Limit Calculator
Evaluate lim x→a f(x) numerically and visualize the approach from both sides with a table and graph
Function to take the limit of
Limit
Enter a function and an approach point a, then press “Find limit” to see the limit value and how f approaches a.
About this tool
This limit calculator evaluates lim x→a f(x) entirely in your browser. Rather than manipulating the expression algebraically, a safe parser (no eval) turns it into an expression tree, then approaches a from both sides with shrinking steps (h = 0.1, 0.01, …) and judges how the values converge. If both sides converge to the same finite value, the limit is finite; if both diverge to the same infinity, it is +∞ or −∞; if the sides disagree, it reports does-not-exist (DNE) and still shows the one-sided values. It supports x→∞, x→−∞, and one-sided limits. The strength of the numerical method is that even indeterminate forms such as sin(x)/x, where substitution gives 0/0, yield a correct limit from the approach values. The result is a highly accurate numerical approximation, not a symbolic exact value.
How to use
- 1 Enter the function whose limit you want (e.g. sin(x)/x, (x^2-4)/(x-2), 1/x).
- 2 Set the variable (default x) and enter the approach point a. The ∞ / −∞ buttons are available too.
- 3 Choose the direction (both, left, or right) when you want a one-sided limit.

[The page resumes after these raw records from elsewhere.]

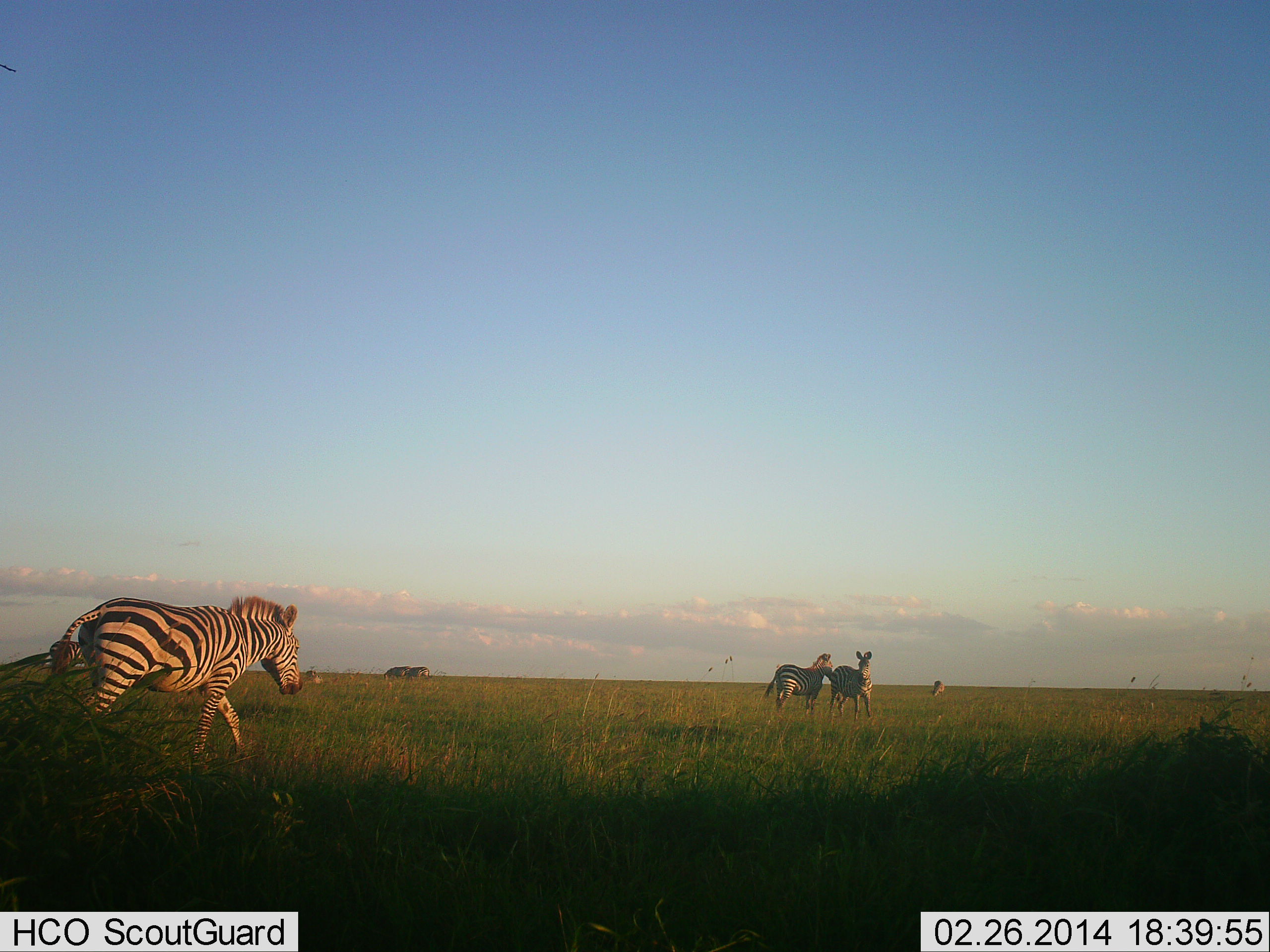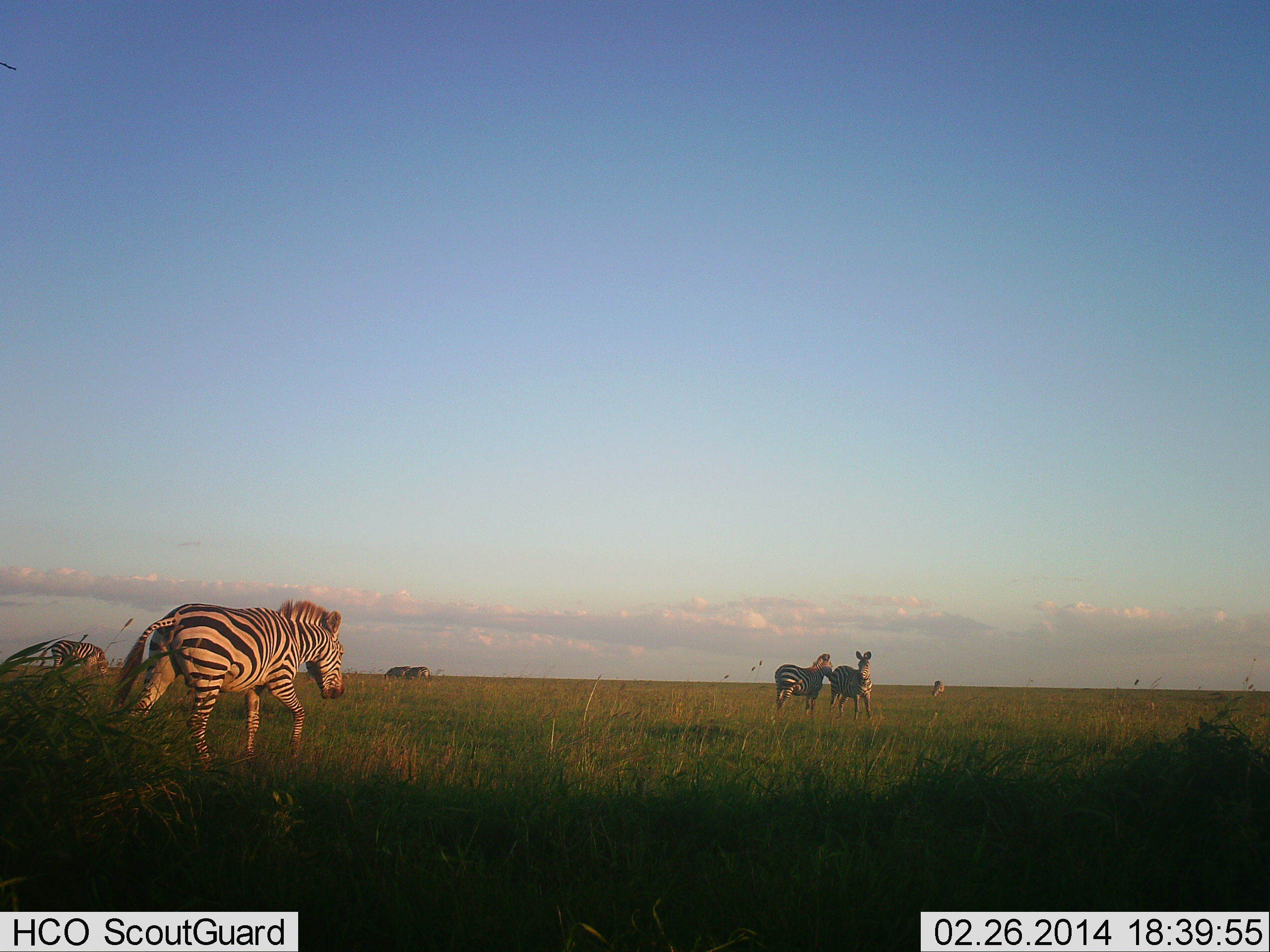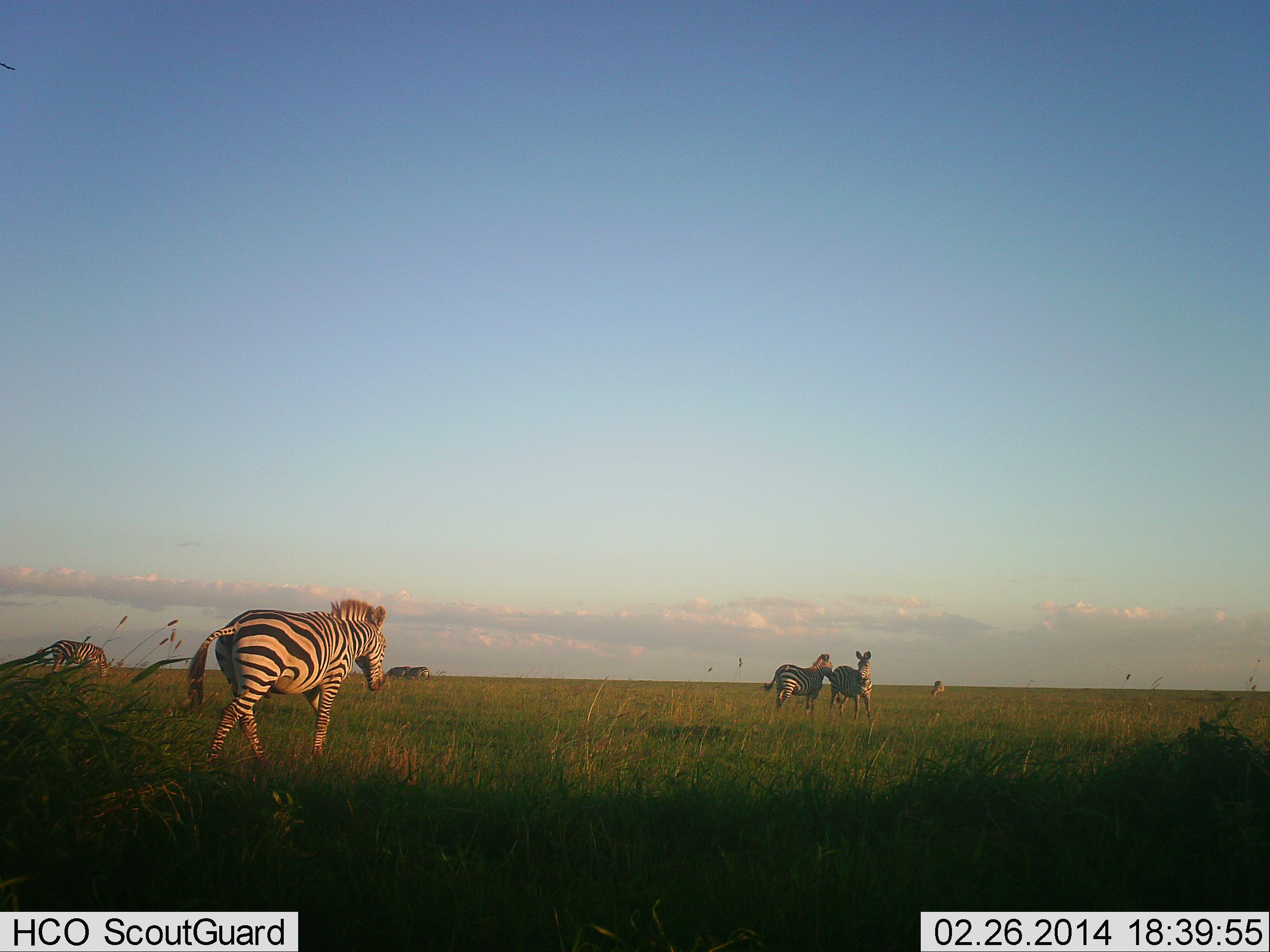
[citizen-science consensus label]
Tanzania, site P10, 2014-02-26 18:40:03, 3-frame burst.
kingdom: Animalia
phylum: Chordata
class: Mammalia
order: Perissodactyla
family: Equidae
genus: Equus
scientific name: Equus quagga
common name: plains zebra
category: zebra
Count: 6.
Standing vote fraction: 90%.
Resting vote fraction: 0%.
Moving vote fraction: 90%.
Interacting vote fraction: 10%.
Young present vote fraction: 0%.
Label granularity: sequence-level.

- 4 Press “Find limit” to get the limit value plus a table and graph showing the approach to a.
How it works
The calculator first parses the expression into an abstract syntax tree. For a finite point a, it evaluates the function at a−h and a+h for h = 0.1, 0.01, …, 1e-7 and studies how each one-sided sequence converges. It searches for the most stable plateau (the adjacent pair with the smallest relative gap) to read off the finite limit, snapping to integers or simple fractions when very close. If the magnitude grows monotonically with a constant sign, it reports +∞ or −∞. For x→±∞ it evaluates at x = ±10, 100, …, 1e8 and judges the same way. When the sides give different finite values (a jump), one side is infinite, or the function oscillates, the two-sided limit is reported as does-not-exist (DNE) with the one-sided values shown. Because some functions (e.g. (1−cos x)/x^2) lose accuracy to floating-point cancellation when h is tiny, it uses the most stable segment of the whole sequence rather than the very last point.

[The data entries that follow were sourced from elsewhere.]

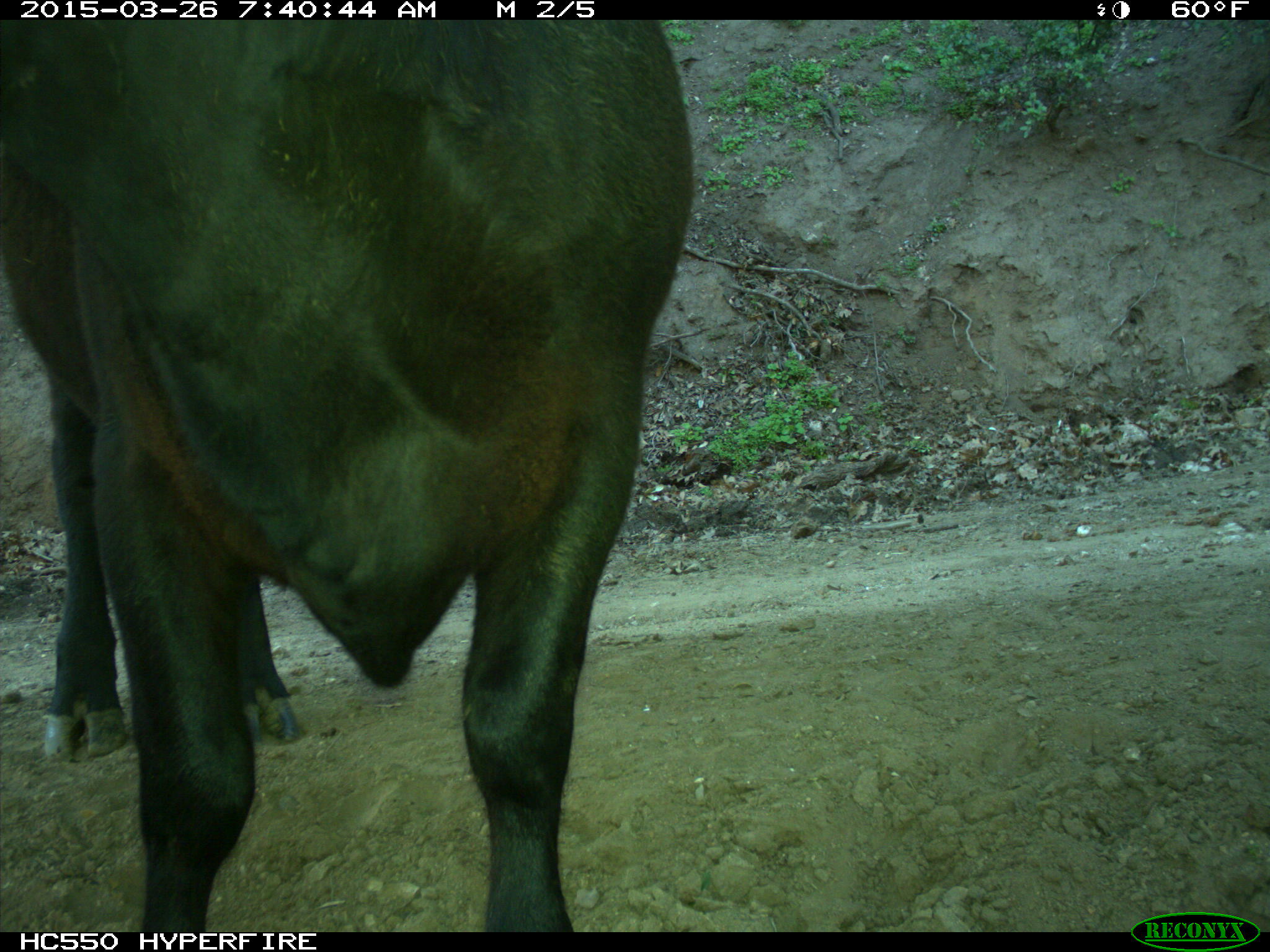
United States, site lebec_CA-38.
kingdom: Animalia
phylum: Chordata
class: Mammalia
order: Artiodactyla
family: Bovidae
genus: Bos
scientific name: Bos taurus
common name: domestic cow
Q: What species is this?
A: Bos taurus (domestic cow).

Frequently asked questions
What is a numerical limit, and how is it different from symbolic computation?
A numerical limit evaluates the function at points that get closer and closer to the target from each side and reads off where the values are heading, without manipulating the expression algebraically. Unlike symbolic methods (l’Hôpital’s rule, factoring, etc.), it works for any expression and finds the limit even for indeterminate forms like sin(x)/x. The result is a highly accurate approximation rather than an exact closed form.
What is a one-sided limit?
A one-sided limit is the limit as you approach a from only one side. The left limit (x→a⁻) comes from values smaller than a; the right limit (x→a⁺) comes from values larger than a. A two-sided limit exists only when the left and right limits agree. Use the direction segment to pick “Left” or “Right” to investigate a single side.
What does “does not exist (DNE)” mean?
It means the two-sided limit does not exist. Common causes are: (1) the left and right limits are different finite values, a jump (e.g. |x|/x as x→0); (2) one side is +∞ and the other is −∞ (e.g. 1/x as x→0); or (3) the values oscillate without settling (e.g. sin(1/x) as x→0). When the result is DNE, the left and right limits are still shown for reference.
How are limits at infinity (x→∞) computed?
Enter ∞ or −∞ as the approach point (or use the buttons), and the function is evaluated at x = 10, 100, …, 100 million (or their negatives) to decide whether it converges to a finite value or diverges to infinity. For example, (1+1/x)^x → e and 1/x → 0 as x→∞, while x and x^2 diverge to +∞.
Why can it evaluate indeterminate forms like sin(x)/x?
Substituting x=0 gives sin(0)/0 = 0/0, which is undefined, but plugging in values near 0 makes f(x) get arbitrarily close to 1. The numerical limit reads off this approach value, so it finds the correct limit (here 1) even for indeterminate forms like 0/0 or ∞/∞. You can confirm (1−cos x)/x^2 → 1/2 and (e^x−1)/x → 1 the same way.
Related tools and uses
Limits are the foundation of calculus. The derivative calculator computes derivatives, which are defined as limits; the integral calculator computes definite integrals as limits of infinite sums; and the graphing calculator lets you see how a function behaves near the approach point. Use them together to build intuition for the idea of “approaching” that underlies all of calculus.